Господи, ну какой же я дурак! Почему я решил, что с ребенком что-то случилось? По каким таким признакам? По каким таким приметам? Ладно, это ерунда. Но почему я решил, что Женя ради ребенка помчится на другой край Москвы? За три недели нашего знакомства она ни разу не дала нам повода думать, что ее интересует кто-то, кроме нее самой. Ребенок не исключение. За три недели нашего знакомства я ни разу не видел, чтобы она кормила или каким другим способом обихаживала ребенка. Купание в хозяйственном мыле не в счет — это концептуальная акция. За три недели нашего знакомства она ни разу не назвала его по имени, не улыбнулась ему, не наклонилась к нему, не потетешкалась с ним — или что там еще делают с детьми. Я глубоко вздохнул три раза и досчитал до десяти.
— Какого х… мы сюда приехали? — вежливо спросил я Гришу.
— Анализ ДНК, — охотно объяснил Гриша, пытаясь воткнуть бутылку с молоком внутрь батона колбасы. — Помнишь, Женечка на похоронах срезала волосы с… с… в общем, с Нашего друга?
— Женечка? — поперхнулся я.
— Женю-юра, — ласково пропел Гриша. — Она хочет сделать генетический анализ плода и установить отцовство.

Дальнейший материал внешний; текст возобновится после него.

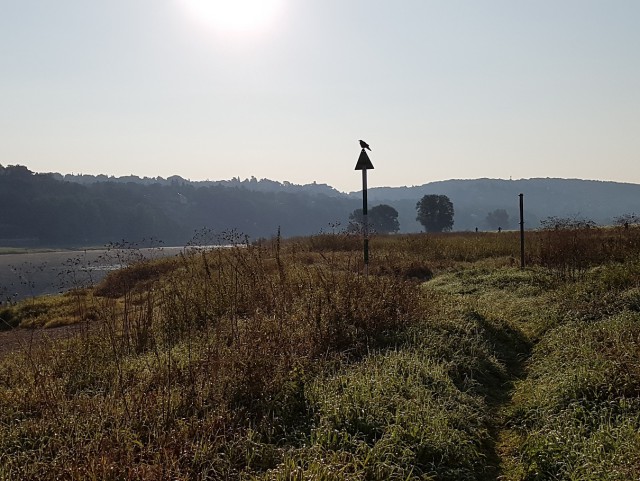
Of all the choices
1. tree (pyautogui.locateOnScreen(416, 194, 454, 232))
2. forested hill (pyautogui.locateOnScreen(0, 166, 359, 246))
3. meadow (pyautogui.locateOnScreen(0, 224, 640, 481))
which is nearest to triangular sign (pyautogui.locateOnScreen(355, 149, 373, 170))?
meadow (pyautogui.locateOnScreen(0, 224, 640, 481))

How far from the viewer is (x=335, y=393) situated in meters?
4.56

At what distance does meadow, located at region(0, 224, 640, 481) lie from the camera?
11.6ft

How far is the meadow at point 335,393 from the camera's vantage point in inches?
140

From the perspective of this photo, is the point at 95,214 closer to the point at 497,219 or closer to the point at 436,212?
the point at 436,212

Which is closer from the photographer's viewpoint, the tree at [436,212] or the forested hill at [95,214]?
the tree at [436,212]

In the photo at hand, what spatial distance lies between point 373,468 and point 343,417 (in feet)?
2.27

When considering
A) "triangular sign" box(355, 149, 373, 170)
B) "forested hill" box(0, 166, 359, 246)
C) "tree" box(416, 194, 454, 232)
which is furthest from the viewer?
"forested hill" box(0, 166, 359, 246)

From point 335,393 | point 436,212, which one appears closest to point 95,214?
point 436,212

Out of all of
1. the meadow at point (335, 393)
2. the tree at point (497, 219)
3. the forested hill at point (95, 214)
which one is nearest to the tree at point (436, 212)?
the forested hill at point (95, 214)

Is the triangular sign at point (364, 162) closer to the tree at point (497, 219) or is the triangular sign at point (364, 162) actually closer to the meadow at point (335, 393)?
the meadow at point (335, 393)

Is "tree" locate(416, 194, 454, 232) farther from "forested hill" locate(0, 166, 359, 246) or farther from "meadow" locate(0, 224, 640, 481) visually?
"meadow" locate(0, 224, 640, 481)

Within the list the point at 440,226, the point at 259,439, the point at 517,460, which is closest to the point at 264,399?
the point at 259,439

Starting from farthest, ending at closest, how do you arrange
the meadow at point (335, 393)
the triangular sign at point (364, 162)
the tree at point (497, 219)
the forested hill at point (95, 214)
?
the tree at point (497, 219) → the forested hill at point (95, 214) → the triangular sign at point (364, 162) → the meadow at point (335, 393)

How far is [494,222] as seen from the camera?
172 metres
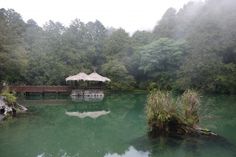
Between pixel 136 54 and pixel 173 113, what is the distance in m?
24.4

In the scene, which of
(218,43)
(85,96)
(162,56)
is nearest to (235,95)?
(218,43)

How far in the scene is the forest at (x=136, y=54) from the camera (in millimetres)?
27562

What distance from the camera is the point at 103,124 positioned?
13.7 metres

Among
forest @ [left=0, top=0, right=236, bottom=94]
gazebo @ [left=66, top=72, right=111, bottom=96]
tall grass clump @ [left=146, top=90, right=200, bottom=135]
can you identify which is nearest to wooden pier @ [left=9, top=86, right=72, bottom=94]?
gazebo @ [left=66, top=72, right=111, bottom=96]

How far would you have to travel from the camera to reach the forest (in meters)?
27.6

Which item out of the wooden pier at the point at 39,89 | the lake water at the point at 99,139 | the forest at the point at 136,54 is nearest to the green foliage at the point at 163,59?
the forest at the point at 136,54

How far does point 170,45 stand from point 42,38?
1401cm

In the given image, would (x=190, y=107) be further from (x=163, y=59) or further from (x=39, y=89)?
(x=163, y=59)

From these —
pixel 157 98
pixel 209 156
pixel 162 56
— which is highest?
pixel 162 56

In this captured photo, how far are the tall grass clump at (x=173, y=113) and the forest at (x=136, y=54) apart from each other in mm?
14057

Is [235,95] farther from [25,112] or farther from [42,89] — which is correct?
[25,112]

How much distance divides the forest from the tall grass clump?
1406cm

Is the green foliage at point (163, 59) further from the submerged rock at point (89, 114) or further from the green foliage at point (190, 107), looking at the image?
the green foliage at point (190, 107)

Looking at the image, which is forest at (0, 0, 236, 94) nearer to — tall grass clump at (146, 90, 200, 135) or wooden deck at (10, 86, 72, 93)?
wooden deck at (10, 86, 72, 93)
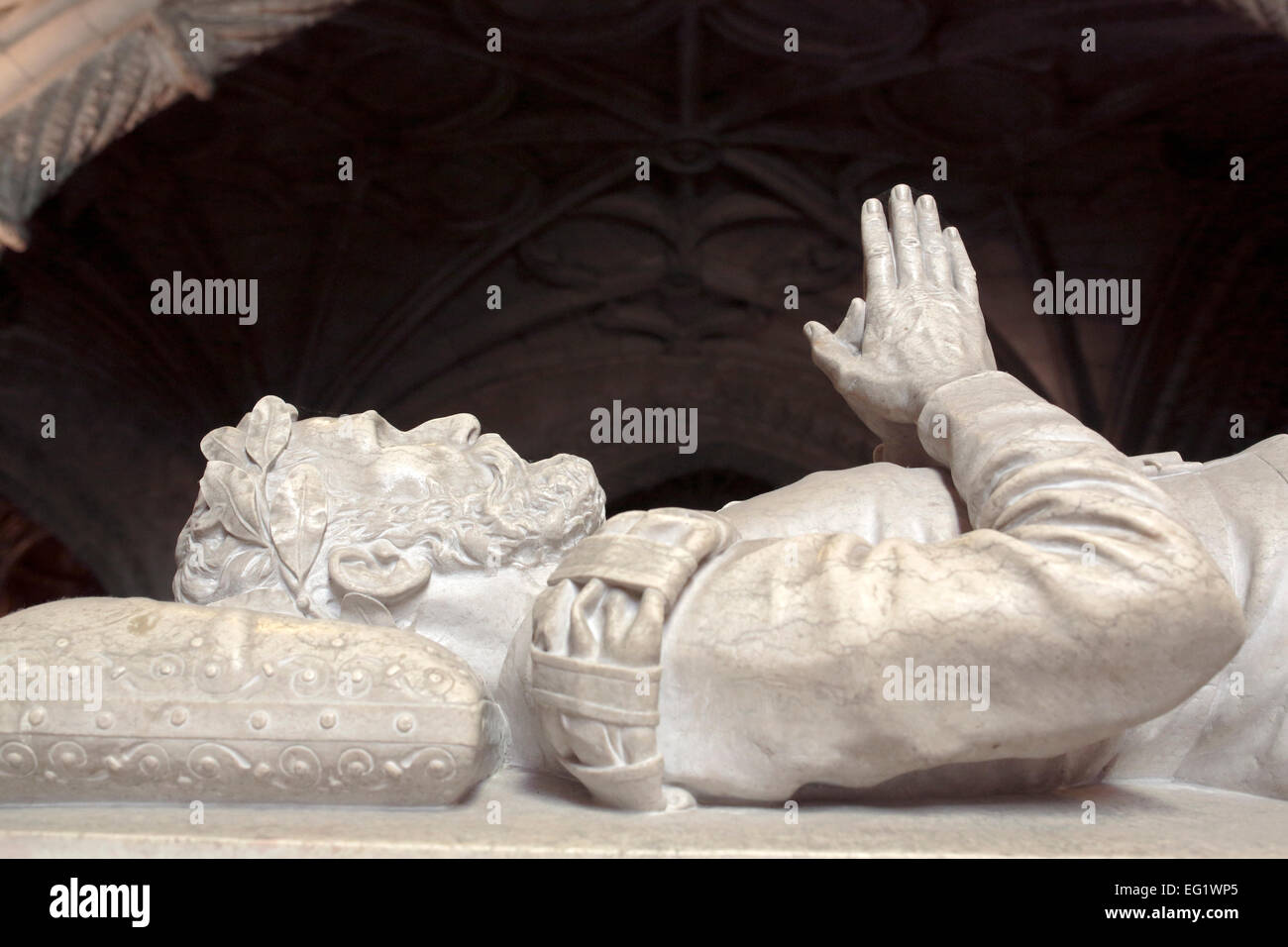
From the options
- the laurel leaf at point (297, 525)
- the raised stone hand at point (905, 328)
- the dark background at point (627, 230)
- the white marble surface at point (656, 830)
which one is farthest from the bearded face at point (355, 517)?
the dark background at point (627, 230)

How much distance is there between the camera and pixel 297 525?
5.93ft

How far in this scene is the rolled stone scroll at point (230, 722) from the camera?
155 centimetres

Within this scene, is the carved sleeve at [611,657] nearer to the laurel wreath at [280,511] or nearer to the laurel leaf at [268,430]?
the laurel wreath at [280,511]

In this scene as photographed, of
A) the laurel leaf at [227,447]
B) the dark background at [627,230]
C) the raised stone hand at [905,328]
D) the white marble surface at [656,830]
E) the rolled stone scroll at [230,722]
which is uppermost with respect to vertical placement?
the dark background at [627,230]

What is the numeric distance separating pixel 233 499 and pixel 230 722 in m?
0.39

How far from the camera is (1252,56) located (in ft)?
24.3

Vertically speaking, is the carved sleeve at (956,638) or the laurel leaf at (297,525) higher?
the laurel leaf at (297,525)

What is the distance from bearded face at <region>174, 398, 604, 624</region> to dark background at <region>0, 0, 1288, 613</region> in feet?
20.3

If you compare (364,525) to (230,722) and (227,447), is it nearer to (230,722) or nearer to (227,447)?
(227,447)

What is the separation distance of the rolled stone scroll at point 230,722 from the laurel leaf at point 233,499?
253mm

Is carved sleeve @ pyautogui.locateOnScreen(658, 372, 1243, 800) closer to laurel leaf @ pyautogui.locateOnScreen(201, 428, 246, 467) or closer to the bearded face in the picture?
the bearded face

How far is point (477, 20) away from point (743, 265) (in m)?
3.05

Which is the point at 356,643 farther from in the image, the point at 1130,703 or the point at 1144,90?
the point at 1144,90

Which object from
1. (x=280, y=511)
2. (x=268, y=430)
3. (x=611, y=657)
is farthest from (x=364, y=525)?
(x=611, y=657)
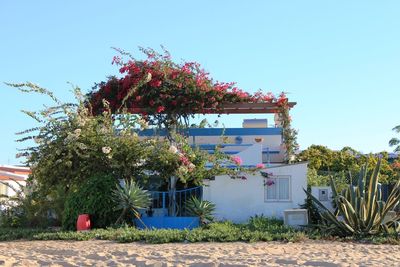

Час от часу не легче! Нет, вру, легче, гораздо легче. Если Женя решилась на такие радикальные меры, значит, ребенок действительно Его и она не пошлая врушка. Да, но если она решилась на такие радикальные меры, значит, у нее серьезные намерения и глобальные планы. Квартира…
— Квартира? — спросил я.
Гриша молча кивнул.
Я перегнулся через сиденье, схватил его за воротник рубашки и так, за шкирку, слегка приподнял над сиденьем, стараясь не задеть сверток с ребенком. Мне надо было, чтобы он хоть на минуту оторвался от этого несчастного ребенка и сосредоточился на том, что я ему скажу.
— Слушай, Гриша, слушай меня внимательно, — проговорил я, глядя ему в глаза и таким образом пытаясь, не выходя из салона автомобиля, провести легкий сеанс гипноза с целью внедрения здравых мыслей в этот рассадник нелепостей. — По пряди волос никакого отцовства не установят. Сначала надо доказать, что это Его прядь. Ясно? Его, а не постороннего дяди. А для того чтобы это доказать, надо делать… надо делать… прости, но надо делать эксгумацию. А эксгумацию просто так не делают. Для этого нужны серьезные основания, согласие родственников, разрешения, наконец, от разных государственных органов, милицию придется привлекать, адвоката нанимать. Ты понимаешь меня? Просто кивни, если не можешь говорить.
Гриша поерзал шеей из стороны в сторону, чтобы освободиться от моих лап.
— Не надо, — спокойно сказал он. — У-тю-тю, мой холесенький! — Это не мне. — Не надо делать эксгумацию. Есть свидетели того, как Женя срезала прядь.
— Свидетели? — поразился я. — Какие такие свидетели?
— Ну как же, — удивился Гриша. — Ты, Алена… Тише, тише, моя пусенька! Папочка тебя поколмит! Наталья с Денисом. Мы все.
— Да она нам эту прядь показала уже после поминок! Откуда мы знаем, чья она? — вскричал я.